EXERCISE DIRECTIONS ->
In the records below, find the line containing "Aymeric Laporte (L)". Output it and every line after it to the end, unchanged, with no pictures.

TASK INPUT ->
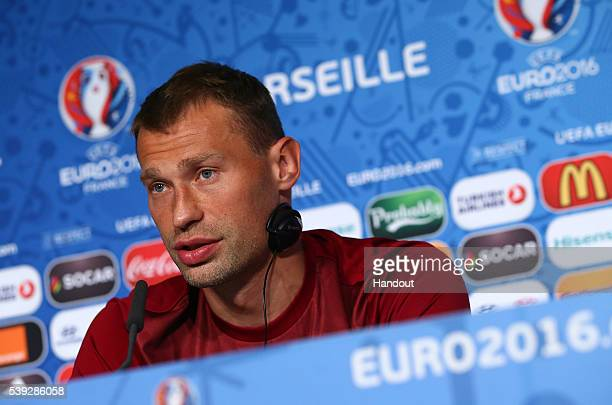 In this handout image provided by UEFA, Vasili Berezutski faces the media during the Russia Press Conference on June 10, 2016 in Marseille, France.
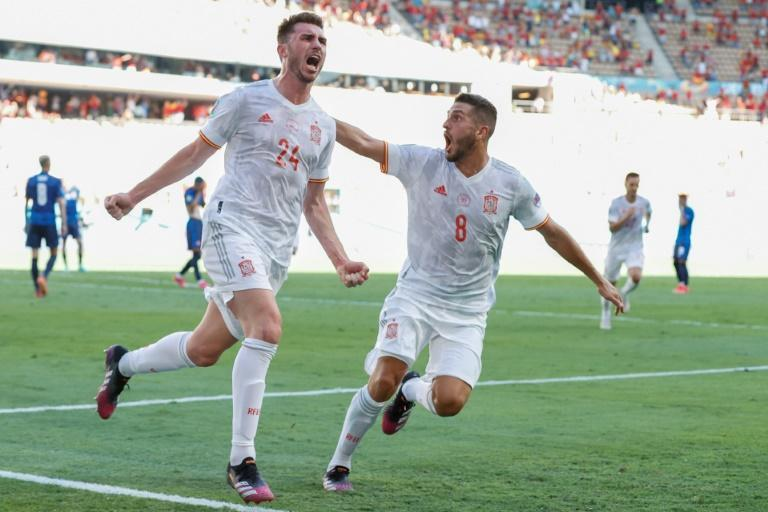 Aymeric Laporte (L) scored his first goal for Spain in the rout of Slovakia after switching his international allegiance from France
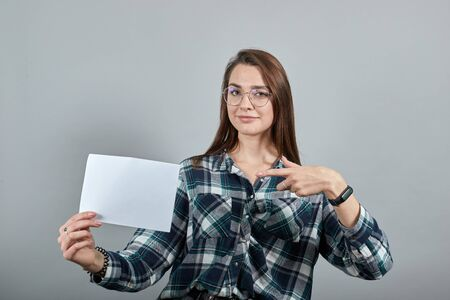 Young brunette girl blue green in checked shirt on grey background, happy woman holds a white piece of paper in hand and shows it with index finger Фото со стока
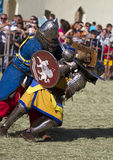 Medieval knights fight. A fight of medieval knights during a historic festival royalty free stock photography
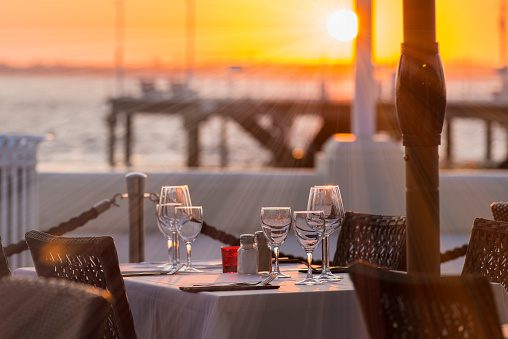 Close-up of outdoor place setting during sunset at waterfront dining.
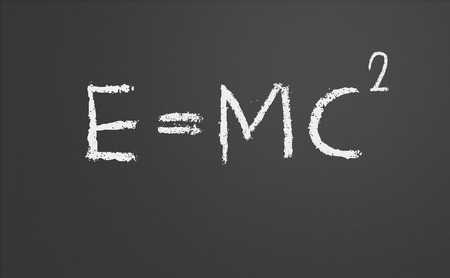 the theory of relativity: E=mc2. Theory of relativity written on a chalkboard Stock Photo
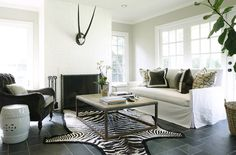 Suzie: Ashley Goforth Design - Modern, chic living room design with white slip-covered sofa, . Chic Living Room, Home Living Room, Living Room Designs, Living Spaces, Transitional Living Rooms, Fireplace Design, Brick Fireplace, Design Blog, Design Ideas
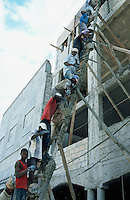 Haiti. Province of Ouest. Port-Au-Prince. Downtown. House under construction. Workers, earning one us dollar a day, are all on the same ladder. They carry hand to hand buckets of concrete to the roof. © 2003 Didier Ruef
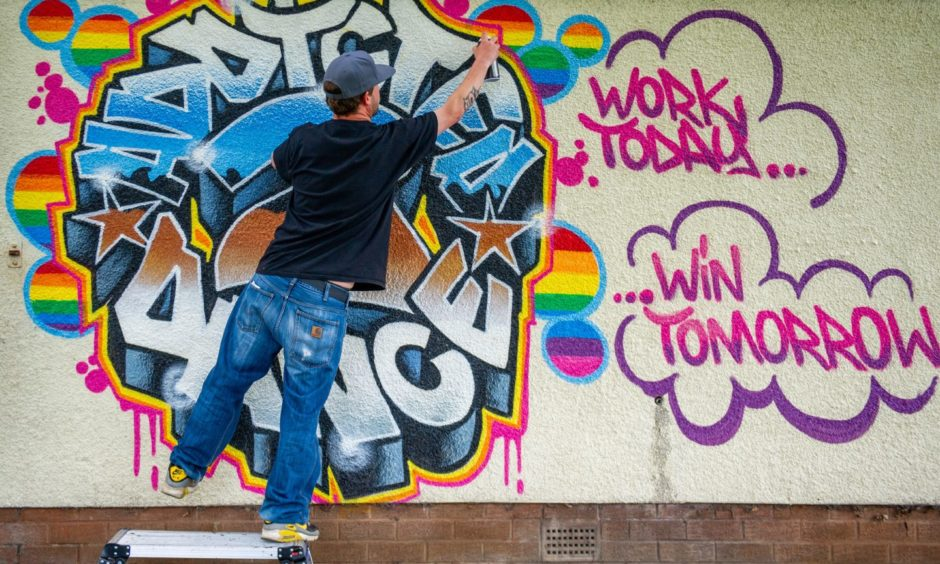 Adam Milroy working on a graffiti commission in Dundee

REPLY ->
 Aymeric Laporte (L) scored his first goal for Spain in the rout of Slovakia after switching his international allegiance from France
 Young brunette girl blue green in checked shirt on grey background, happy woman holds a white piece of paper in hand and shows it with index finger Фото со стока
 Medieval knights fight. A fight of medieval knights during a historic festival royalty free stock photography
 Close-up of outdoor place setting during sunset at waterfront dining.
 the theory of relativity: E=mc2. Theory of relativity written on a chalkboard Stock Photo
 Suzie: Ashley Goforth Design - Modern, chic living room design with white slip-covered sofa, . Chic Living Room, Home Living Room, Living Room Designs, Living Spaces, Transitional Living Rooms, Fireplace Design, Brick Fireplace, Design Blog, Design Ideas
 Haiti. Province of Ouest. Port-Au-Prince. Downtown. House under construction. Workers, earning one us dollar a day, are all on the same ladder. They carry hand to hand buckets of concrete to the roof. © 2003 Didier Ruef
 Adam Milroy working on a graffiti commission in Dundee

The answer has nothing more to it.